In his speech, Mr. Aliyev warned darkly that Azerbaijan, which has an economy seven times larger than Armenia’s, planned this year to spend more than double Armenia’s entire annual budget of $2.7 billion on strengthening its military.
President Serzh Sargsyan has responded with his own threats. “The hotheads should expect surprises,” Mr. Sargsyan said at a recent military ceremony.
With tensions mounting, visits to each side of the front line, and interviews with senior government and military officials, as well as conversations with dozens of residents, refugees, war veterans, soldiers, local officials, academics, civic activists and even schoolchildren, found the two sides bracing for war, and neither expecting nor prepared for peace.
“We have a saying,” said Col.
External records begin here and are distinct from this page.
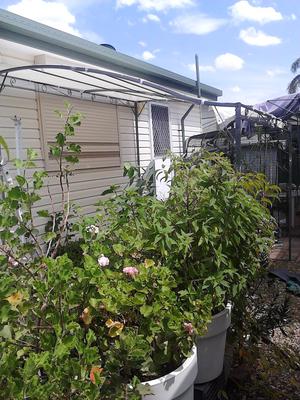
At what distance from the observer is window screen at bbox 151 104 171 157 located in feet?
27.4

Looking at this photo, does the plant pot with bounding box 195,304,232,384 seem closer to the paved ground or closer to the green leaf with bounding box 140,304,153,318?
the paved ground

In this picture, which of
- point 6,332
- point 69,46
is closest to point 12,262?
point 6,332

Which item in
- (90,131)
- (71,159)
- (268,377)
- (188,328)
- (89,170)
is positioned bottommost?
(268,377)

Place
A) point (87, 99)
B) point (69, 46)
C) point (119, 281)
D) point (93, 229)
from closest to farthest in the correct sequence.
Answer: point (119, 281)
point (93, 229)
point (69, 46)
point (87, 99)

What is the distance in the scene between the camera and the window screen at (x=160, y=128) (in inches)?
329

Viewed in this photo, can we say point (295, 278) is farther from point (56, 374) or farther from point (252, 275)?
point (56, 374)

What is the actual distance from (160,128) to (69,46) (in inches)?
167

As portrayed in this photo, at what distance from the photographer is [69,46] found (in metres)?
4.51

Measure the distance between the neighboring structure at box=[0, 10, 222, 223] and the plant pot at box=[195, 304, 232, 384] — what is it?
2344 millimetres

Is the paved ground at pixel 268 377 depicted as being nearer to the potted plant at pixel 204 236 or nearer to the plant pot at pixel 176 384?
the potted plant at pixel 204 236

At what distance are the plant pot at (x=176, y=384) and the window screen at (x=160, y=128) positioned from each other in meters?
6.58

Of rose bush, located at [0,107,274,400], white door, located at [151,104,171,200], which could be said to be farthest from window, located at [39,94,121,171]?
rose bush, located at [0,107,274,400]

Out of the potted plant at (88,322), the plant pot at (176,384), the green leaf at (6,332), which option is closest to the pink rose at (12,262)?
the potted plant at (88,322)

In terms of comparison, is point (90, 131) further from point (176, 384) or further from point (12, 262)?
point (176, 384)
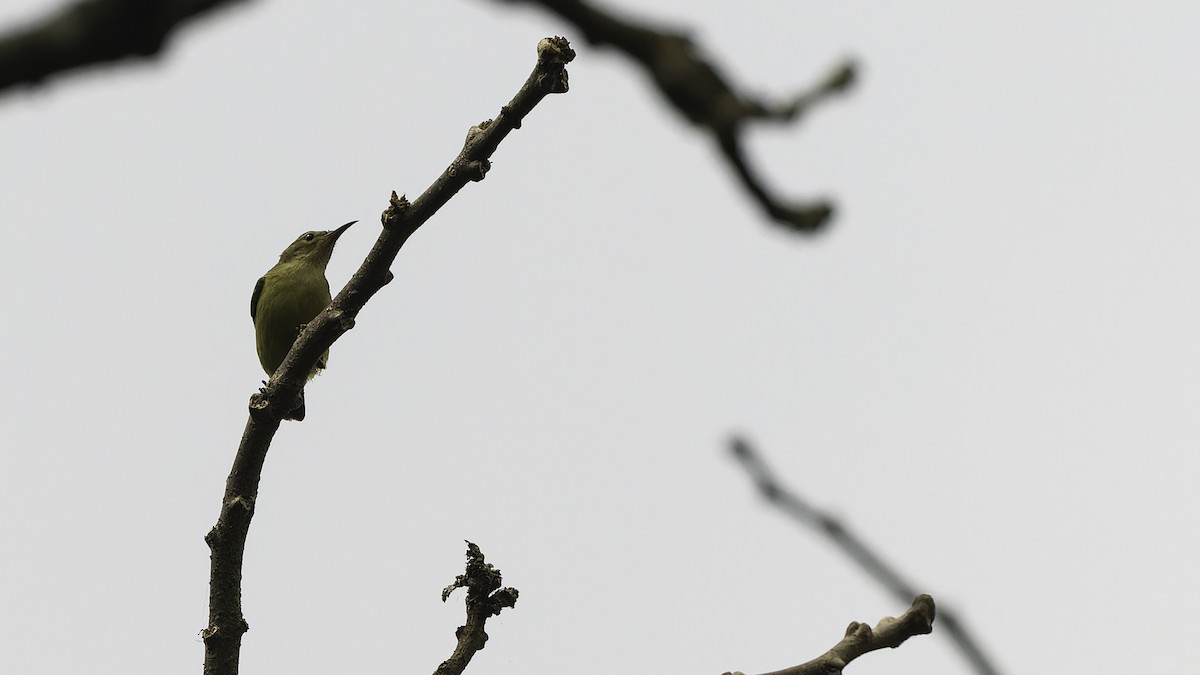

Abdulla Qurbani, a senior official in the Azerbaijan Defense Ministry, while on a tour of the Azerbaijan side of the line of contact. “When water mixes with earth, this is mud. When blood mixes with earth, this is motherland.”
Across the line in Shushi, a city whose Azerbaijani residents were forced to flee during the war, an Armenian woman, Anaida Gabrielyan, said: “Our land is soaked in blood. Every millimeter is soaked in grief.”
Since fighting began in the late 1980s, it has killed tens of thousands of people and displaced more than a million, many of whom have been living as refugees for more than 20 years.
The increased firepower is not the only reason the conflict has grown more dangerous and more intractable.
The fight is rooted in religious hatreds — real and imagined — between Christian Armenia and predominantly Muslim Azerbaijan.
And a new generation of Armenians and Azerbaijanis, including the soldiers now serving on the front line, cannot remember when their parents and grandparents lived peacefully as neighbors — before Armenians were purged from Azerbaijan and Azerbaijanis were forced from the areas now occupied by Armenia.
In Azerbaijan, there is a city government-in-exile with a single-minded focus on reclaiming the city, called Shusha in Azerbaijani. “Our only goal is to come back,” said Bayram A. Safarov, the head of the administration in exile. “I know every stone there.”
The hardened views in the public mind make it even more difficult to broker an accord, despite Presidents Aliyev and Sargsyan’s having met three times last year.
“The reality is after 20 years of inflammatory rhetoric, both presidents will admit to you that the people of the two countries are just not ready,” said one Western official who has met both men, and who requested anonymity to discuss private conversations on sensitive diplomatic issues.
In Azerbaijan, tens of thousands of refugees live in substandard housing. In some cases, families have lived for years in individual college dormitory rooms, sharing a bathroom on the hall.
The region’s capital, called Stepanakert in Armenian and Xankendi in Azerbaijani, has no functioning airport. And officials there do not have a formal role in the peace process.
Irina Khachaturyan, who sells trinkets from a stall in the central market in Stepanakert, is Armenian but said she dreamed of returning to Baku, the Azerbaijani capital where she lived before the war.
“It was my motherland; I was born there, lived there, studied there,” Ms. Khachaturyan said.
Although she lives among fellow Armenians, she said Stepanakert never became home.
“I never found my place,” she said. “These 25 years, I have been living like on needles.”